_TASKS TO PERFORM_:
- 1) Copy the section of the post on calling Lambda from RDS PostgreSQL from "A concrete example" to "BY mr.reading_timestamp DESC)", swapping "us-east-1" for "eu-west-1" each time it appears.
- 2) In the post on calling Lambda from RDS PostgreSQL, which parameter of the invoke function does the writer call the most interesting one?

_PASSAGE FOR REVIEW_:
Wait, you can invoke Lambda from a SQL query in RDS PostgreSQL?
Introduction
A while ago, when I was exploring various CDC options for our RDS PostgreSQL database, I came across a very surprising capability. Turns out, you can invoke an AWS Lambda function directly from a SQL query by taking advntage of aws_lambda extension, available to us out of the box. In the end, we didn't decide to use it in production as there are some other, better (imo) options, but it's still a really useful tool to rememeber about and can still be quite handy for some automation work.
Prerequisites
Before you can call Lambda from your database, you need to take care of:
- Network access from RDS to Lambda. Your RDS instance needs a path to the Lambda service endpoint. You can achieve this by either making the RDS instance publicly accessible, putting it in a private subnet with NAT access, or by setting up a VPC endpoint for Lambda and enabling
rds.custom_dns_resolution=1in the RDS parameter group. - An IAM role on the RDS instance. The role needs to allow
lambda:InvokeFunctionon the specific Lambda function (or set of functions) you want to call. The role is attached to the RDS instance the same way you'd attach a role for S3 import/export. - The
aws_lambdaextension installed. Once the role is attached and networking is sorted, you can runCREATE EXTENSION aws_lambda;(along withCREATE EXTENSION aws_commons;, which is its dependency) inside the database where you want to call Lambda from.
If any one of these is missing, you'll get a confusing error message and lose half an hour to debugging, don't ask me how I know that.
The function signature
Once the extension is installed, you get a new schema called aws_lambda with an invoke function:
aws_lambda.invoke(
function_name TEXT | aws_commons._lambda_function_arn_1,
payload JSONB,
region TEXT DEFAULT NULL,
invocation_type TEXT DEFAULT 'RequestResponse',
log_type TEXT DEFAULT 'None',
context JSONB DEFAULT NULL,
qualifier TEXT DEFAULT NULL
) RETURNS (status_code INT, payload JSONB, executed_version TEXT, log_result TEXT)The invocation_type parameter is the most interesting one. With the default 'RequestResponse', the SQL query waits for the Lambda to finish and returns the response payload back to you. With 'Event', the call is a fire-and-forget, so the database doesn't wait for a response, which is what you want for things like notifications or background processing where you don't care about the return value.
The function returns a row with the HTTP-style status code, the JSON payload from the Lambda, the version that was executed, and an optional log result. So you can do things like check status_code = 200 directly in your SQL.
A concrete example
Here's a real example - a query that aggregates meter readings from a table and sends them to a Lambda function for processing:
SELECT * FROM aws_lambda.invoke(
aws_commons.create_lambda_function_arn(
'arn:aws:lambda:us-east-1:600238737408:function:rds-invoke',
'us-east-1'
),
(
SELECT jsonb_build_object(
'meter_readings',
jsonb_agg(row_to_json(mr) ORDER BY mr.reading_timestamp DESC)

_EXTRACTED RECORDS_:
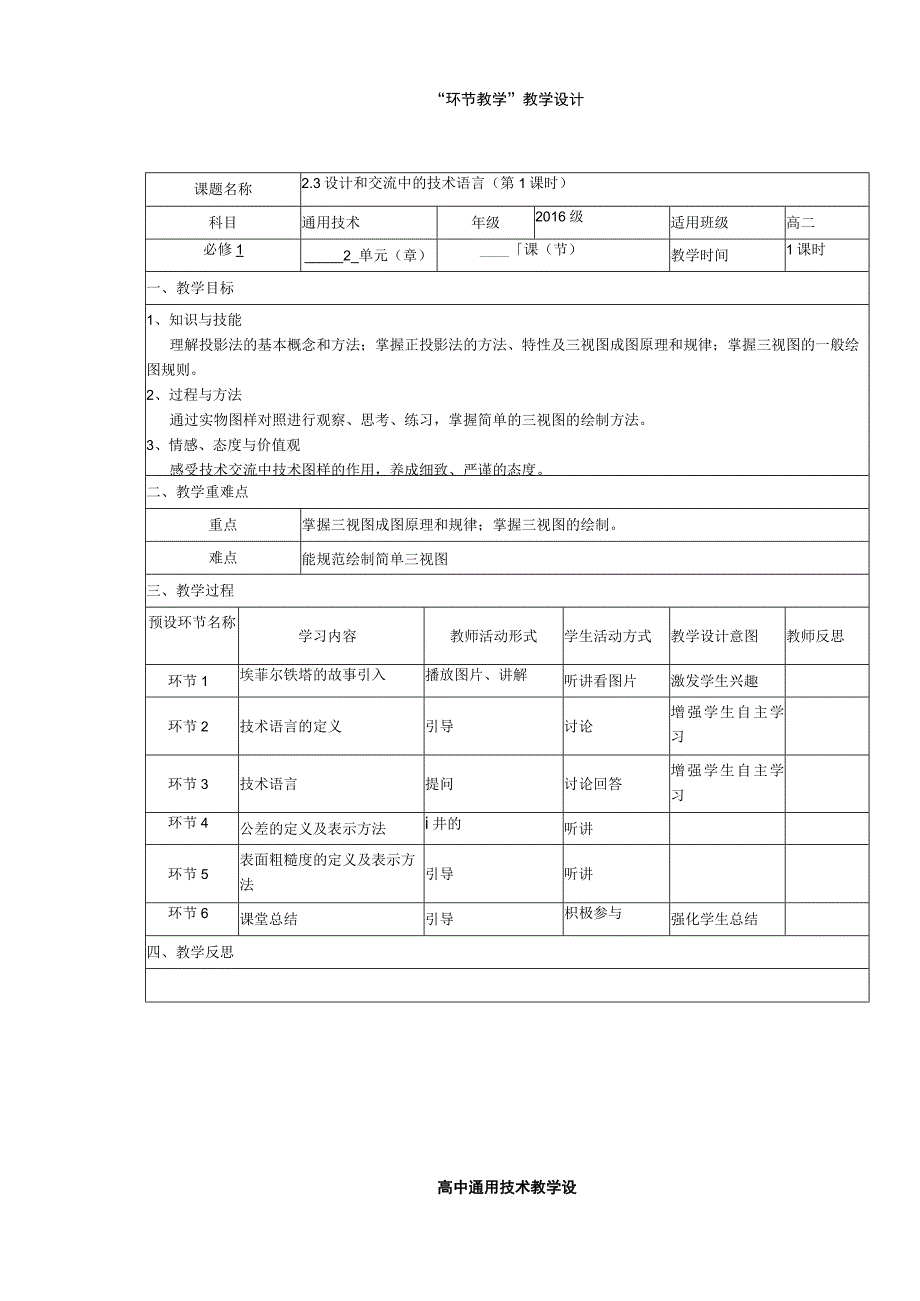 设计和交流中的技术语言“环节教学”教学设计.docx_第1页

* * *

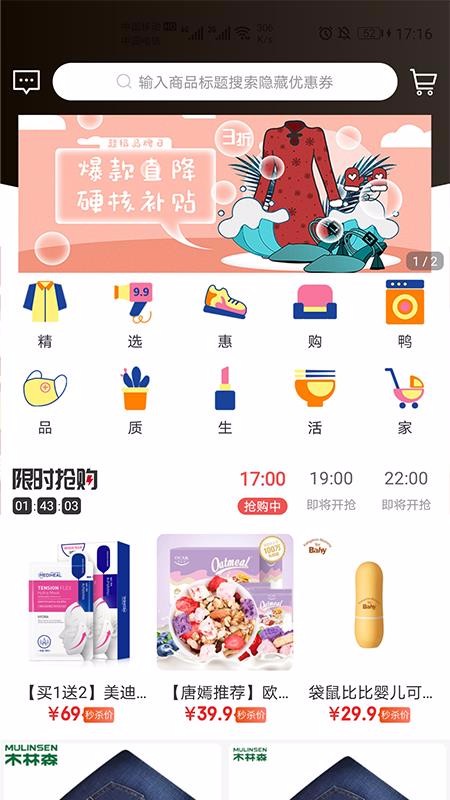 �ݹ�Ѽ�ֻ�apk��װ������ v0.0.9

_WRITTEN ANSWERS_:
- 1)
A concrete example
Here's a real example - a query that aggregates meter readings from a table and sends them to a Lambda function for processing:
SELECT * FROM aws_lambda.invoke(
aws_commons.create_lambda_function_arn(
'arn:aws:lambda:eu-west-1:600238737408:function:rds-invoke',
'eu-west-1'
),
(
SELECT jsonb_build_object(
'meter_readings',
jsonb_agg(row_to_json(mr) ORDER BY mr.reading_timestamp DESC)

- 2) The invocation_type parameter.